▶ [DOCUMENT EXCERPT]:
--- START ---

Figure 17–5 shows the findings of Craig et al. (1981) for the percent drop in efficiency on a visual discrimination task after the lunch interval for students who consumed a three-course lunch versus those who fasted. Whereas a significant impairment in perceptual discrimination occurred as a function of eating lunch, the ability to discriminate was unchanged among those who skipped lunch. The magnitude of the decline was approximately a 10 percent change in performance efficiency, about comparable to the degree of impairment that would occur after missing a night of sleep (Craig, 1986). Various studies show that the postlunch dip is at a maximum 1–3 h after lunch and dissipates afterward (Craig et al., 1986; Spring et al., 1986).

FIGURE 17–5. Afternoon drop in performance (expressed as a percentage of the morning perceptual discrimination efficiency) in lunch and no lunch groups for subjects scoring above and below the median on Eysenck Personality Inventory Introversion (I), Extraversion (E), Neuroticism (N), and Stability (S) scales.


Afternoon drop in performance (expressed as a percentage of the morning perceptual discrimination efficiency) in lunch and no lunch groups for subjects scoring above and below the median on Eysenck Personality Inventory Introversion (I), Extraversion (more...)

--- END ---

▶ [COLLECTED DATA]:
--- START ---

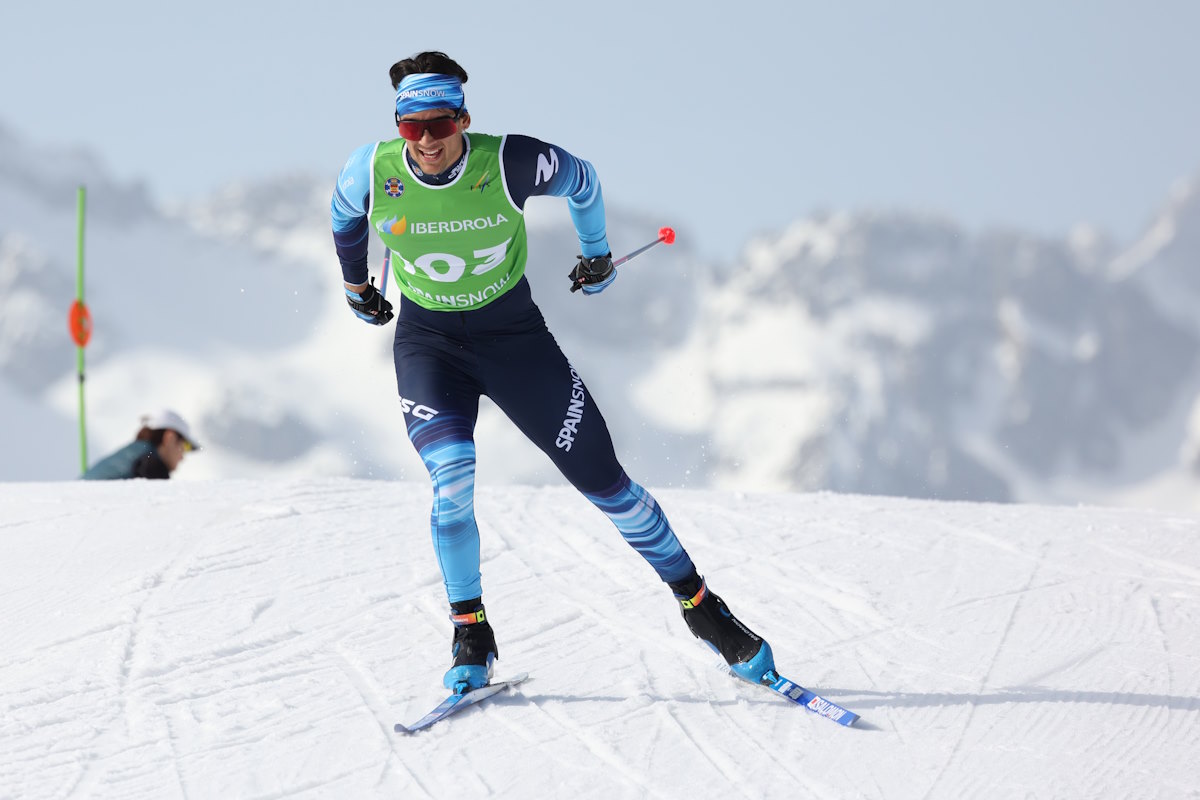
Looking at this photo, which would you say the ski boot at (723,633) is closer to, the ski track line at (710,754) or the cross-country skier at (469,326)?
the cross-country skier at (469,326)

--- END ---

▶ [PROBLEM TO WORK ON]:
Please set down the stretch from "FIGURE 17–5. Afternoon" through "(I), Extraversion (more...)" in the excerpt above on the postlunch dip, word for word.

▶ [EXERCISE SOLUTION]:
FIGURE 17–5. Afternoon drop in performance (expressed as a percentage of the morning perceptual discrimination efficiency) in lunch and no lunch groups for subjects scoring above and below the median on Eysenck Personality Inventory Introversion (I), Extraversion (E), Neuroticism (N), and Stability (S) scales.


Afternoon drop in performance (expressed as a percentage of the morning perceptual discrimination efficiency) in lunch and no lunch groups for subjects scoring above and below the median on Eysenck Personality Inventory Introversion (I), Extraversion (more...)